— BEGIN —
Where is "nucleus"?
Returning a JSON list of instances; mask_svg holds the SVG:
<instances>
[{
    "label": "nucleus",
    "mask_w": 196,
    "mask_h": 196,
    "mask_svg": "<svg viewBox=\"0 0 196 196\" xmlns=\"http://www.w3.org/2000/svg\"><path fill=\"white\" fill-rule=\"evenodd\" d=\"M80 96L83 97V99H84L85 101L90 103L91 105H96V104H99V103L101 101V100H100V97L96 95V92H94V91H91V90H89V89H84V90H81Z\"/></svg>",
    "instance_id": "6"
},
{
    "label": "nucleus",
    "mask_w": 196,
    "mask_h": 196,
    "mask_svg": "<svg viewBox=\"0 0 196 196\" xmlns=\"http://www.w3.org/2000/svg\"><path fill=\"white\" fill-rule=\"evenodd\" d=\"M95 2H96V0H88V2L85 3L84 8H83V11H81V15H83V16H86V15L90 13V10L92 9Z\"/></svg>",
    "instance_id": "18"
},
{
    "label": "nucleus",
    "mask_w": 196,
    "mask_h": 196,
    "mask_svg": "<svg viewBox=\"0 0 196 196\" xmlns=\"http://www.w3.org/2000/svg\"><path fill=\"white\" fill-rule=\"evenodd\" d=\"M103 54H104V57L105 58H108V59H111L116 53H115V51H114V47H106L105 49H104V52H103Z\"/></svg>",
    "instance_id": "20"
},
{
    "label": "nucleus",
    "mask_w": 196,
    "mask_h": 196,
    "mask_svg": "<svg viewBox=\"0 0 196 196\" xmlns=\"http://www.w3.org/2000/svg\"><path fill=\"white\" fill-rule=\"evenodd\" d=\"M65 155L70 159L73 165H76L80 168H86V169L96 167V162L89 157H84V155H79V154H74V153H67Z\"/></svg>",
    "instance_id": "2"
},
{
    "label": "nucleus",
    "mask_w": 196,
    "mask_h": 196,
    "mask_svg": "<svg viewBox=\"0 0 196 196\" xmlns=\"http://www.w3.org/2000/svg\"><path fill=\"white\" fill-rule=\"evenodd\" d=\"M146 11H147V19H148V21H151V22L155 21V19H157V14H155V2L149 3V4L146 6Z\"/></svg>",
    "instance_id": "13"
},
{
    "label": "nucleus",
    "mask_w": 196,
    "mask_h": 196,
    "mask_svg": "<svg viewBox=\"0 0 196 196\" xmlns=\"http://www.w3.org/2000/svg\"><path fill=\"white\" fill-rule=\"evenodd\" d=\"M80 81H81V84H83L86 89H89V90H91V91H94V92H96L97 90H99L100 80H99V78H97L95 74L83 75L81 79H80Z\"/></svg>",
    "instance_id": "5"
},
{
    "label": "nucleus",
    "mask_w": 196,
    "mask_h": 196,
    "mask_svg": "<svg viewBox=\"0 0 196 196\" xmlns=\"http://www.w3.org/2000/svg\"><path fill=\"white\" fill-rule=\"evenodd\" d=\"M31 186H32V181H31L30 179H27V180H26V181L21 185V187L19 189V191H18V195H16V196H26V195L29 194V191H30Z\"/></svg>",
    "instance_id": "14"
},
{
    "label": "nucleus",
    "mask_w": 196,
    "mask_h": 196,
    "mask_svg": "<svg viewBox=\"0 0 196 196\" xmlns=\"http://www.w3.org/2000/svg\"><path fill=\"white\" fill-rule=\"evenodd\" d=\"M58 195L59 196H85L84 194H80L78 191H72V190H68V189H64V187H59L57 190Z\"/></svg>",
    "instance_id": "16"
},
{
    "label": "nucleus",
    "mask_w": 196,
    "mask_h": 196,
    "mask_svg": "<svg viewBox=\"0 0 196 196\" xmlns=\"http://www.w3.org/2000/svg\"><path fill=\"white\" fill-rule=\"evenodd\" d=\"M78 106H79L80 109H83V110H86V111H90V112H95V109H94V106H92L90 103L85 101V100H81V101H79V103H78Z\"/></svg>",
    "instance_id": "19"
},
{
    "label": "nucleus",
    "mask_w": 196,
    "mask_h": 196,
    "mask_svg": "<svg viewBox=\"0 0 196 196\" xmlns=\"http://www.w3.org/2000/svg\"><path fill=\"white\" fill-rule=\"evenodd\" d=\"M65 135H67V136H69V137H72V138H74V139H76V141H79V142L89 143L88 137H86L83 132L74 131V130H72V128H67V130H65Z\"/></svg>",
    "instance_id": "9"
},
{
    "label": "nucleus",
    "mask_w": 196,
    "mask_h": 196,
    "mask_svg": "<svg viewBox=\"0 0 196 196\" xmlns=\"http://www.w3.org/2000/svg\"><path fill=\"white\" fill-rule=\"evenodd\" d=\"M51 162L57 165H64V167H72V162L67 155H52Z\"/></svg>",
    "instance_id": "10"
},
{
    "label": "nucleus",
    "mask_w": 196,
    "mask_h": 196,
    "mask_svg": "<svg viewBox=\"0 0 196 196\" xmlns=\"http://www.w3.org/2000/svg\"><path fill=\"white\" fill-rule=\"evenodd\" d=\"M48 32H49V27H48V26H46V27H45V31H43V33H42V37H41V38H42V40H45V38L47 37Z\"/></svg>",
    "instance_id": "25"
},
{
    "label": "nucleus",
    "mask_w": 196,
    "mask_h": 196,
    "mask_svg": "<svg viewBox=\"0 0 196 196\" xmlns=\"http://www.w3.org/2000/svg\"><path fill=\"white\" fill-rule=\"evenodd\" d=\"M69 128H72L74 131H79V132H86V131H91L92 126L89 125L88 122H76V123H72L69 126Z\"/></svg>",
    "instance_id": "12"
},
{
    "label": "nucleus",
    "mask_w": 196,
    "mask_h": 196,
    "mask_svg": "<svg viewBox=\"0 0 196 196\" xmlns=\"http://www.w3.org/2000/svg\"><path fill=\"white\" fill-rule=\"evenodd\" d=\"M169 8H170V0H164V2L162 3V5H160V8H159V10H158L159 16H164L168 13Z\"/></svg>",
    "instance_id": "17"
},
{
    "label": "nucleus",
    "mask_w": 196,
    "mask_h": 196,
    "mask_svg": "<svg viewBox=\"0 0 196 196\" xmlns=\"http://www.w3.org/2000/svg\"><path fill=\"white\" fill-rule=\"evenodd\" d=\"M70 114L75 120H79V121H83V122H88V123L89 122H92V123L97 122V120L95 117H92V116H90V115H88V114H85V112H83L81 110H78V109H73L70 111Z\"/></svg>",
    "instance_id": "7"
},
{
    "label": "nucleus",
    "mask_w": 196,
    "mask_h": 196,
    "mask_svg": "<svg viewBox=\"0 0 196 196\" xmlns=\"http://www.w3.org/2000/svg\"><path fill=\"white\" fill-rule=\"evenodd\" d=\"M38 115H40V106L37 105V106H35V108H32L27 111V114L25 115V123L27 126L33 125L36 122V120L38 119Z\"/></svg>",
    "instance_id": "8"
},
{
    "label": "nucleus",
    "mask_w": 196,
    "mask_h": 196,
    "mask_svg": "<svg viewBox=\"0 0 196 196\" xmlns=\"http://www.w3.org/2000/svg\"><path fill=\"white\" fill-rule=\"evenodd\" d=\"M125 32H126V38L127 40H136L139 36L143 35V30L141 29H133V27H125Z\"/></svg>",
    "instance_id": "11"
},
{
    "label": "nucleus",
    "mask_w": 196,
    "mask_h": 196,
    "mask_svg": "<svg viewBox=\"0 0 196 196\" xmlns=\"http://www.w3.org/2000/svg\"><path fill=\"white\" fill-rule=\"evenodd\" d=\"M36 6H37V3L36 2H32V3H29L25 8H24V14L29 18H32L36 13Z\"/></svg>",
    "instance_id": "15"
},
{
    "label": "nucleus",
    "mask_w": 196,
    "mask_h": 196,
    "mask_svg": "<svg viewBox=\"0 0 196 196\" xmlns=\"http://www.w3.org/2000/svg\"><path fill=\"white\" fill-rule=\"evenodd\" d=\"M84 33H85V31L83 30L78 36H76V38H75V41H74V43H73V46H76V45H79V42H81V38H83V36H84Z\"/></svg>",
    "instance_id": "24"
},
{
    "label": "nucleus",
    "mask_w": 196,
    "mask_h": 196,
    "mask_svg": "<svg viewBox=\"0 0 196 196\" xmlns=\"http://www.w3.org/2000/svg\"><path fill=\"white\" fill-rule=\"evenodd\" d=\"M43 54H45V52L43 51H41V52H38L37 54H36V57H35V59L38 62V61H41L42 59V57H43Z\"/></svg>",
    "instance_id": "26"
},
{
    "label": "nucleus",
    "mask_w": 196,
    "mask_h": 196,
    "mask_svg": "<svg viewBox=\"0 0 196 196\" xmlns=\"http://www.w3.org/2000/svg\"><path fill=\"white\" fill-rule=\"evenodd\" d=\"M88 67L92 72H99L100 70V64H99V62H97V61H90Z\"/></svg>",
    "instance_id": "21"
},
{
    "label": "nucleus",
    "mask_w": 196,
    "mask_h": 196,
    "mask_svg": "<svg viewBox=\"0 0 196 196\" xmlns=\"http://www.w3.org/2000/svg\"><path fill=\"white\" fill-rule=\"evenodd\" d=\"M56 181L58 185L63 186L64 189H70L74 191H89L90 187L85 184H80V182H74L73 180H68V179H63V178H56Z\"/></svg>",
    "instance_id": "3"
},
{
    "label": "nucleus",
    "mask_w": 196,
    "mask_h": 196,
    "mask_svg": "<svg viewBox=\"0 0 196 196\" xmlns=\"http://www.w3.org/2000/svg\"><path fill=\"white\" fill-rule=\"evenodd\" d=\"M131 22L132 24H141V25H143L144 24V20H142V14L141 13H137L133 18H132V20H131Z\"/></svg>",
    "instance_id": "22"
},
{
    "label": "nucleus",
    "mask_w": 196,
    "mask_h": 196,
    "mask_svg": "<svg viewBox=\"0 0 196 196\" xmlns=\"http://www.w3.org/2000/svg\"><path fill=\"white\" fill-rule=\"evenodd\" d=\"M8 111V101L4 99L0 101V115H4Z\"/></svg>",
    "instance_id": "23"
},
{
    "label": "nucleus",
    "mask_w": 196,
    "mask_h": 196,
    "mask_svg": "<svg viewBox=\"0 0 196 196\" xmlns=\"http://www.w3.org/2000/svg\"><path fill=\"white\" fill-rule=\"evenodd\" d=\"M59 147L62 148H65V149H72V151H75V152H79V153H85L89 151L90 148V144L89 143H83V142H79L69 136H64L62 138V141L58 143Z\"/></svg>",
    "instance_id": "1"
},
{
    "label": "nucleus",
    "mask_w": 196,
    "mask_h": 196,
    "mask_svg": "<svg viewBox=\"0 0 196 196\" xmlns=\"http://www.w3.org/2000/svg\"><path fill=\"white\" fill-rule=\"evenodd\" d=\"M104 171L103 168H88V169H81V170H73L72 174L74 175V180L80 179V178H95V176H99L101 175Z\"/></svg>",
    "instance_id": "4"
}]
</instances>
— END —
#### Written exercise
Please count the lines in the rows above that contain the string "instances", and reply with only that number.

#### Full response
3